PEOPLE HAD been expecting this suspension and now fear that it could be permanent. We will now likely face a long drawn out political crisis with little hope of any agreement at the end.
ON MONDAY 14 October the New Labour Northern Ireland secretary John Reid announced that the power-sharing assembly at Stormont would be suspended for a year. PETER HADDEN from Belfast Socialist Party comments:
Workers must reclaim the peace process
The hopes raised at the time of the signing of the Good Friday Agreement are now being dashed. Who’s to blame?
To the sectarian politicians all the blame is on ’the other side’. In truth they are all to blame. They spent the last few years whipping up sectarian divisions to ensure that working-class people did not come together and that sectarian voting patterns stayed intact. Now they’re paying the political price for that division.
They are also to blame because their right-wing policies have undermined support for the Assembly. Why should any working-class people come to the rescue of an institution that overpaid politicians have used to sell off and run down public services?
It is sectarian politics and sectarian politicians that have failed. But as always it is working-class people, Catholic and Protestant, who will have to pay the price.
The political impasse is likely to be filled by more threats, more attacks and greater polarisation. There’s even the danger of a massive escalation of violence leading to a situation like that in the Middle East.
To stop this happening, we need to build a real peace process, one based on working-class communities coming together rather than being pulled apart. We need to draw the lessons of the current stalled process.

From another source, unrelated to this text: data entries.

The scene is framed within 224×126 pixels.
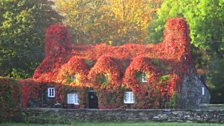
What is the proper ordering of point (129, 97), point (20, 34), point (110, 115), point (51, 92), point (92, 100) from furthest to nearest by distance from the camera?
point (20, 34)
point (51, 92)
point (92, 100)
point (129, 97)
point (110, 115)

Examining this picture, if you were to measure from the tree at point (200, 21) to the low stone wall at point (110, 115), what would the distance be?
72.2ft

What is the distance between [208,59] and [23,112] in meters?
35.8

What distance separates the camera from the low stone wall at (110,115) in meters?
35.5

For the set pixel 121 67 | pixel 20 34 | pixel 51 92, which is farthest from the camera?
pixel 20 34

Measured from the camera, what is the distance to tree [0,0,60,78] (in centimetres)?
5284

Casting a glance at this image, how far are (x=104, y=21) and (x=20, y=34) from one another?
17253 mm

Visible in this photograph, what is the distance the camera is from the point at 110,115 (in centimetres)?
3603

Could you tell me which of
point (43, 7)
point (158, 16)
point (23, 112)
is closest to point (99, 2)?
point (158, 16)

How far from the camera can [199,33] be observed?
185 ft

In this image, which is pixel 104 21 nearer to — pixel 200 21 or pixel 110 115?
pixel 200 21

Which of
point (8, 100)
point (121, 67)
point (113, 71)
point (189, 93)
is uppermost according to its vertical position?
point (121, 67)

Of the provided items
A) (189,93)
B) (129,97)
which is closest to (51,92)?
(129,97)

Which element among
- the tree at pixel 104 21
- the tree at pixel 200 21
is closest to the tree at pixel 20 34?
the tree at pixel 104 21

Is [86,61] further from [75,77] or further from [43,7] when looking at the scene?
[43,7]
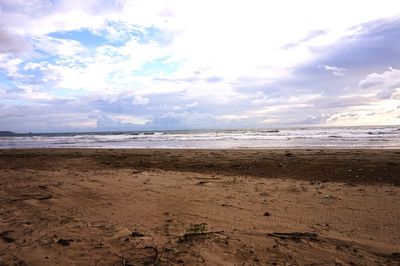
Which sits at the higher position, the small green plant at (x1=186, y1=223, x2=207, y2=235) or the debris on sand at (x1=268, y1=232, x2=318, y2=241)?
the small green plant at (x1=186, y1=223, x2=207, y2=235)

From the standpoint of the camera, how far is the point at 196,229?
4.34 meters

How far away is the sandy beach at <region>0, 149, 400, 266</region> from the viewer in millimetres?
3627

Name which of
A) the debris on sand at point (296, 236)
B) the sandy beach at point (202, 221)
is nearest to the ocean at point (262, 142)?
the sandy beach at point (202, 221)

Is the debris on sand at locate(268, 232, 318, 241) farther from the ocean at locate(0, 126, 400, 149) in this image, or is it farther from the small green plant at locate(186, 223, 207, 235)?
the ocean at locate(0, 126, 400, 149)

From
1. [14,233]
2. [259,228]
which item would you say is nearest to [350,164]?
[259,228]

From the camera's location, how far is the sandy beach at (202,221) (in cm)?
363

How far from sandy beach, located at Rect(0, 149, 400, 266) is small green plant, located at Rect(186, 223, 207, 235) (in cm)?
2

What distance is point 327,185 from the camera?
7504 mm

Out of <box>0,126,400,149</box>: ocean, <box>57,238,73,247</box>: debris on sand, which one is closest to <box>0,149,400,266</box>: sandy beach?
<box>57,238,73,247</box>: debris on sand

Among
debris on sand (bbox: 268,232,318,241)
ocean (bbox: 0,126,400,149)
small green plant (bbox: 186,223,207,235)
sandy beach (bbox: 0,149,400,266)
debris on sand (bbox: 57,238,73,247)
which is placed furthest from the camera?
ocean (bbox: 0,126,400,149)

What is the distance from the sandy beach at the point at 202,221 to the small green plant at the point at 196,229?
0.02 m

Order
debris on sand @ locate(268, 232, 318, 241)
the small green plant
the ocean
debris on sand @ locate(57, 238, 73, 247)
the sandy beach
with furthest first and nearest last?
1. the ocean
2. the small green plant
3. debris on sand @ locate(268, 232, 318, 241)
4. debris on sand @ locate(57, 238, 73, 247)
5. the sandy beach

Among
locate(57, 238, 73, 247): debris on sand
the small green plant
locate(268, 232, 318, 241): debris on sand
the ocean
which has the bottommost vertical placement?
locate(268, 232, 318, 241): debris on sand

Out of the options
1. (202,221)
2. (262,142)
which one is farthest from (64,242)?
(262,142)
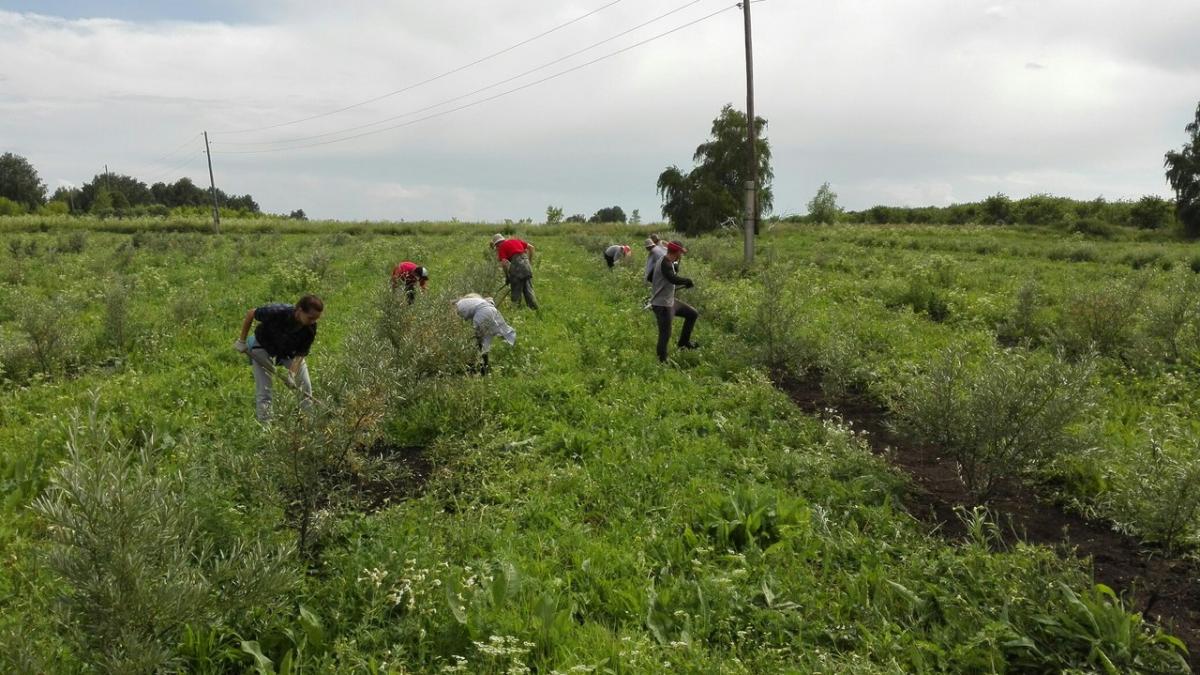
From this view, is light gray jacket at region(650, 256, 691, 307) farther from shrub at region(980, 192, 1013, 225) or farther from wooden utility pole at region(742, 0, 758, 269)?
shrub at region(980, 192, 1013, 225)

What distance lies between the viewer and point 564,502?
201 inches

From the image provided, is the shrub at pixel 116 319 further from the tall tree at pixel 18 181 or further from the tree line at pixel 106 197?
the tall tree at pixel 18 181

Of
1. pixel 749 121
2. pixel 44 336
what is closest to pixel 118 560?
pixel 44 336

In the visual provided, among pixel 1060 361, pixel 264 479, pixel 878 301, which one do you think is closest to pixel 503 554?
pixel 264 479

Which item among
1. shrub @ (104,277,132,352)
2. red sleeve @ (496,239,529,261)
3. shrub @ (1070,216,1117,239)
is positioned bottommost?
shrub @ (104,277,132,352)

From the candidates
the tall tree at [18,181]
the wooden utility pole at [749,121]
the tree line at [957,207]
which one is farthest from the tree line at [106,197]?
the wooden utility pole at [749,121]

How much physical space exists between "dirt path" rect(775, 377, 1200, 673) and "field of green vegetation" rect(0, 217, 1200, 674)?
172 mm

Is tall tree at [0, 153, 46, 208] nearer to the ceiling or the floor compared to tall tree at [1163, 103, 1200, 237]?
nearer to the ceiling

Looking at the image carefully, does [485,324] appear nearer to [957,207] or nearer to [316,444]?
[316,444]

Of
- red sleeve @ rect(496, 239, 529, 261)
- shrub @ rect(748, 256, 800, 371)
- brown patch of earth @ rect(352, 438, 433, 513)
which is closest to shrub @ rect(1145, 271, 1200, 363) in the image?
shrub @ rect(748, 256, 800, 371)

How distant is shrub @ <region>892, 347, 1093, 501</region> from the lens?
4.75 metres

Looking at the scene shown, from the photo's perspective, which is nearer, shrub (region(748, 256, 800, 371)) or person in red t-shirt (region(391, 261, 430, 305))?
shrub (region(748, 256, 800, 371))

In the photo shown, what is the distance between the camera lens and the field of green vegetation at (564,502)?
3164mm

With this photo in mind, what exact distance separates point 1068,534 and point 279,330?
651cm
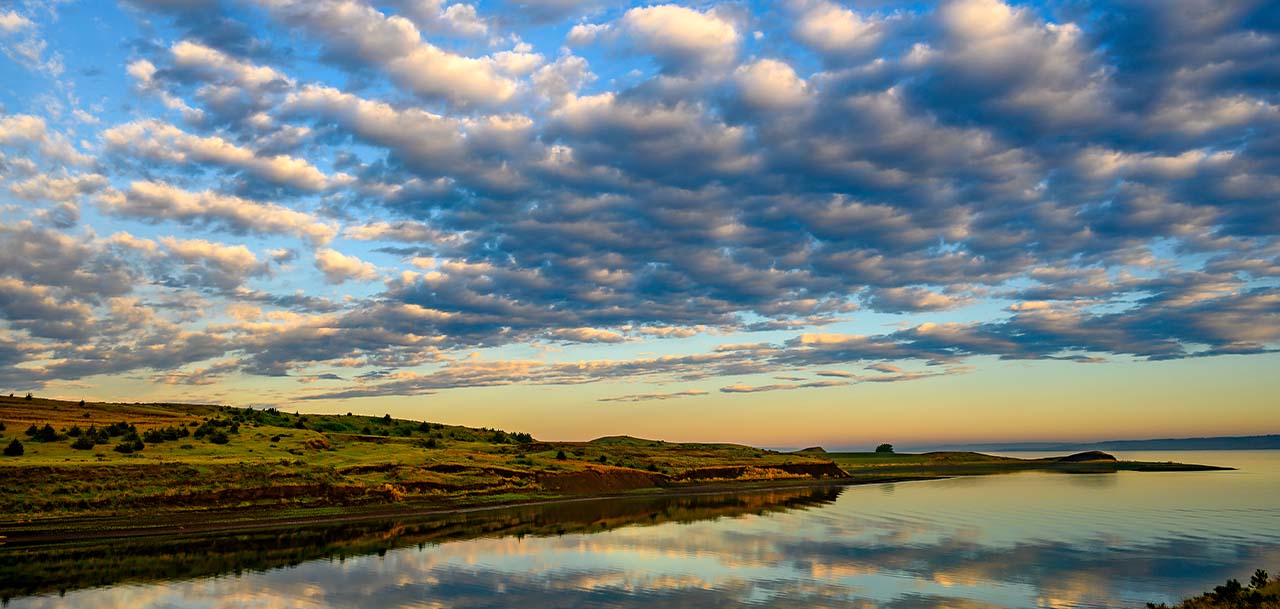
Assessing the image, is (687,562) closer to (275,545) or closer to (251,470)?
(275,545)

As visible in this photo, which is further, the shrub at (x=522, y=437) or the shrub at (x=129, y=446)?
the shrub at (x=522, y=437)

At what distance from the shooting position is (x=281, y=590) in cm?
3284

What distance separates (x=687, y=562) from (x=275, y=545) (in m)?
23.8

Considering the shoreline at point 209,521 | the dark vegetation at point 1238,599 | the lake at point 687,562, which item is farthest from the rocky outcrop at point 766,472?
the dark vegetation at point 1238,599

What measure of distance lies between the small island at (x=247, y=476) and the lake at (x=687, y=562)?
7408mm

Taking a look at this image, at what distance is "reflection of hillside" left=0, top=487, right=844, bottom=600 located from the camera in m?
35.8

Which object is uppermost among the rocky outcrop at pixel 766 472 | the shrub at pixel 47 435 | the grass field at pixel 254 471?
the shrub at pixel 47 435

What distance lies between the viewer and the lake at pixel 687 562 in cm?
3100

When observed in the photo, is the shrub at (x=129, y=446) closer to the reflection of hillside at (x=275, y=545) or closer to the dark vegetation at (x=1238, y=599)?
the reflection of hillside at (x=275, y=545)

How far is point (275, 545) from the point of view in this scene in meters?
45.7

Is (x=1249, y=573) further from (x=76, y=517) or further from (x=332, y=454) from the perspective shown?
(x=332, y=454)

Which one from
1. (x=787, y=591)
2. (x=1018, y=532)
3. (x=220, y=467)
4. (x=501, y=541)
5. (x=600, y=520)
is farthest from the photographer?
(x=220, y=467)

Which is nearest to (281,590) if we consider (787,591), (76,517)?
(787,591)

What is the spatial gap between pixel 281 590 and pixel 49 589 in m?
9.26
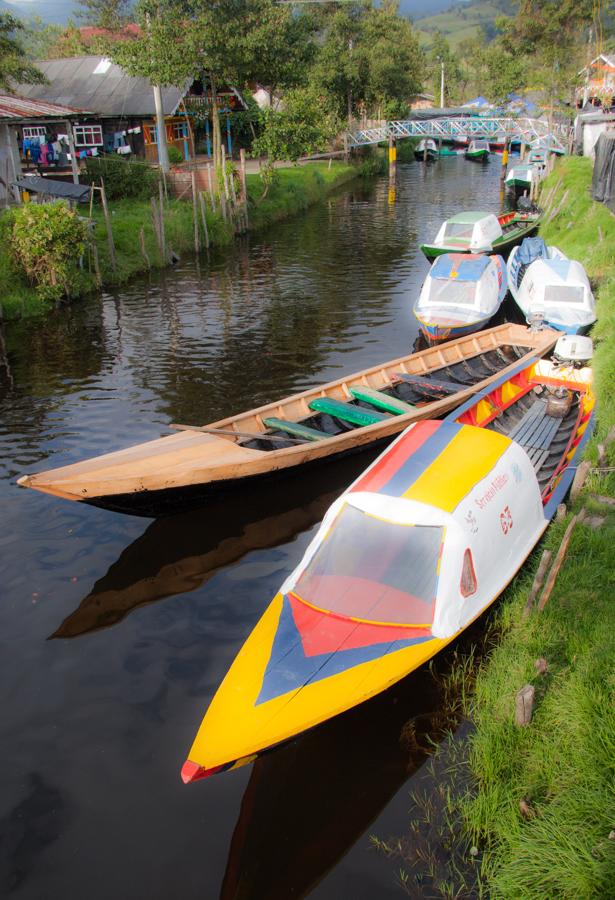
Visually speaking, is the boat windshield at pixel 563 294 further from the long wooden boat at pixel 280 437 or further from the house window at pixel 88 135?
the house window at pixel 88 135

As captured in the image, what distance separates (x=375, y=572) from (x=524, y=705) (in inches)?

It was the working class who created the real momentum for an end to the violence. The mass demonstrations of tens of thousands called by the unions demanding a halt to the killings were decisive in bringing about the cease-fires.
The working class created the peace process, the sectarian politicians hijacked it. Now the trade unions and community organisations must break with the politicians and reclaim the peace process.
What is the point of waiting for the politicians to negotiate, probably over years, when the end result is likely to be the same failure? It is time to begin to build an alternative.
We need independent action by the unions and community groups to stop the sectarian attacks and also to halt the attacks on working class living standards.
Political action is also needed. If elections continue to produce the same sectarian result, the future will be bleak. The only way to break the political deadlock is to build a working class political party that can unite working class people for a socialist solution.